#' Person fit index computation
#' @description
#' Calculates person fit statistics. Models currently supported are 1-3 PL, GPCM, Rasch Testlet, and a mix of these models.
#' * For traditional test (i.e., standalone items only), this is lz* described in Snijders (2001).
#' * For Cluster items, this is lzt* described in Lin et.al (2024), which extends the lz* to the Rasch testlet
#' model when theta is estimated by MMLE, .
#'
#' @param theta a scalar or a vector of examinee ability
#' @param SA_dat For one examinee, a vector of response to standalone items.
#' For more than one examinee, a matrix or dataframe of response to standalone items. One assertion per column.
#' Column order must match row order in \code{SA_parm}. Use NA for missing responses
#' @param Cluster_dat For one examinee, a vector of response to cluster items.
#' For more than one examinee, a matrix or dataframe of response to cluster items. One assertion per column.
#' Column order must match row order in \code{Cluster_parm}. Use NA for missing responses.
#' @param SA_parm a matrix or dataframe of item parameters for standalone items, where columns are
#' a (slope), b1, b2, ..., b_k (difficulty or step difficulty), g (guessing), ItemID, and AssertionID.
#' Columns must follow the above order.
#' See \code{example_SA_parm} for an example. Use \code{?example_SA_parm} for detailed column descriptions
#' @param Cluster_parm a matrix or dataframe of item parameters for cluster items, where columns are
#' a (slope), b (difficulty), cluster variance, cluster position, ItemID, and AssertionID.
#' Columns must follow the above order.
#' See \code{example_Cluster_parm} for an example. Use \code{?example_Cluster_parm} for detailed column descriptions
#' @param Dv scaling factor for IRT model (usually 1 or 1.7)
#' @param Alpha a numeric vector for one or more nominal type I error rates for flagging aberrant responses.
#' For example, \code{c(0.01,0.05)}
#' @param n.nodes number of nodes used when integrating out the nuisance dimension
#'
#' @return a one-row dataframe with the following columns: \cr
#' * \code{theta}: theta score user supplied \cr
#' * \code{raw}: raw score \cr
#' * \code{ll}: observed data loglikelihood based on MMLE \cr
#' * \code{exp_ll}: expected value of the data loglikelihood \cr
#' * \code{var_ll_org}: variance of the data loglikelihood before correction \cr
#' * \code{correction}: correction of the variance of the data loglikelihood \cr
#' * \code{var_ll}: variance of the data loglikelihood after correction \cr
#' * \code{lz}: lz* or lzt* person fit index \cr
#' * \code{flag_[Alpha]}: one or more columns of flags for aberrant responses based on lz and the
#' type I error rates specified in \code{Alpha}
#'
#' @references
#' Snijders, T. A. (2001).
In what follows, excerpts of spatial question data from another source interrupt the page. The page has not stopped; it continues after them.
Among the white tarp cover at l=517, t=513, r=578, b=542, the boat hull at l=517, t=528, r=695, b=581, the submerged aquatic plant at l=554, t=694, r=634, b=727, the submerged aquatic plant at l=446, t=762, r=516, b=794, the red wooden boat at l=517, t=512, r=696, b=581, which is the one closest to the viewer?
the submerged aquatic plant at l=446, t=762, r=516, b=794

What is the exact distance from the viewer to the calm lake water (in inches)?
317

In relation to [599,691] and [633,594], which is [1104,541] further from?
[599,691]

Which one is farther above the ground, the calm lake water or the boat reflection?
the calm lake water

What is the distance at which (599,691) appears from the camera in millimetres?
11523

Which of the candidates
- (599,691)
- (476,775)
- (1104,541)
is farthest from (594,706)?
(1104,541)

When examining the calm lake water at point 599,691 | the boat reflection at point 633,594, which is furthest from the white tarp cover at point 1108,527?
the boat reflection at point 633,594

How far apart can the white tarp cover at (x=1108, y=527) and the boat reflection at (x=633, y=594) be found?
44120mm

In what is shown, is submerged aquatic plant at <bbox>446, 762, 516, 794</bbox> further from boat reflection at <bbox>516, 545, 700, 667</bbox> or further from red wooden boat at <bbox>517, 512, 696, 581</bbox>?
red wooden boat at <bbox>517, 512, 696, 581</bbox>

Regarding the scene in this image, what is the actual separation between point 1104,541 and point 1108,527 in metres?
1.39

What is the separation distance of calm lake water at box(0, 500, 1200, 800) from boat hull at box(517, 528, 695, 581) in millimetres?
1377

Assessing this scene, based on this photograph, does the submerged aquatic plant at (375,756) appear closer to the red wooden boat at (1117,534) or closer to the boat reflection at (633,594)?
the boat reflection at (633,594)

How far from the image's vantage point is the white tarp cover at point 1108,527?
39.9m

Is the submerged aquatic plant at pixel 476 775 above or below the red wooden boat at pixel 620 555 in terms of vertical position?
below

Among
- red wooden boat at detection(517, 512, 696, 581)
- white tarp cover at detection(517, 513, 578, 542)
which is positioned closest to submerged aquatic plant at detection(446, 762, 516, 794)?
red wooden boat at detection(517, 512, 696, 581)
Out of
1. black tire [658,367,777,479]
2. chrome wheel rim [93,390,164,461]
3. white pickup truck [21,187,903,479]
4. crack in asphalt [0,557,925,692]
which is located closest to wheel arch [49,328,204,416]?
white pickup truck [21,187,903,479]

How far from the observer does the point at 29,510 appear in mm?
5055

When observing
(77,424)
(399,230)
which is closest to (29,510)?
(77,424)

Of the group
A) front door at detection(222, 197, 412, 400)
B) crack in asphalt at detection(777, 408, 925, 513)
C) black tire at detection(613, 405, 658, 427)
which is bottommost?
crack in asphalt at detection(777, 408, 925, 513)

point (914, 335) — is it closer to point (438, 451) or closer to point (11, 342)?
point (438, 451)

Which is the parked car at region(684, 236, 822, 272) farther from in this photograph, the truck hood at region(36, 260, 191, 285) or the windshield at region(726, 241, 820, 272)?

Asymptotic null distribution of person fit statistics with estimated person parameter.
#' \emph{Psychometrika}, 66(3), 331-342. \cr\cr
#' Lin, Z., Jiang, T., Rijmen, F. et al. (2024). Asymptotically Correct Person Fit z-Statistics For the Rasch Testlet Model.
#' \emph{Psychometrika}, https://doi.org/10.1007/s11336-024-09997-y.
#'
#' @note
#' This function should be run for one examinee at a time. Use parallel processing for higher processing speed. \cr\cr
#' If the test does not have SA items or Cluster items, use default (NULL) for the corresponding data and parameter arguments \cr\cr
#' If one prefer, Rasch SA items can be treated as clusters. To do so, store SA item parameters in the \code{Cluster_parm}
#' argument with 0 variances, and store all examinee responses in \code{Cluster_dat} \cr\cr
#'
#' @author Zhongtian Lin lzt713@gmail.com
#' @examples
#' data(example_SA_parm)
#' data(example_Cluster_parm)
#' sigma <- diag(c(1, sqrt(unique(example_Cluster_parm$cluster_var))))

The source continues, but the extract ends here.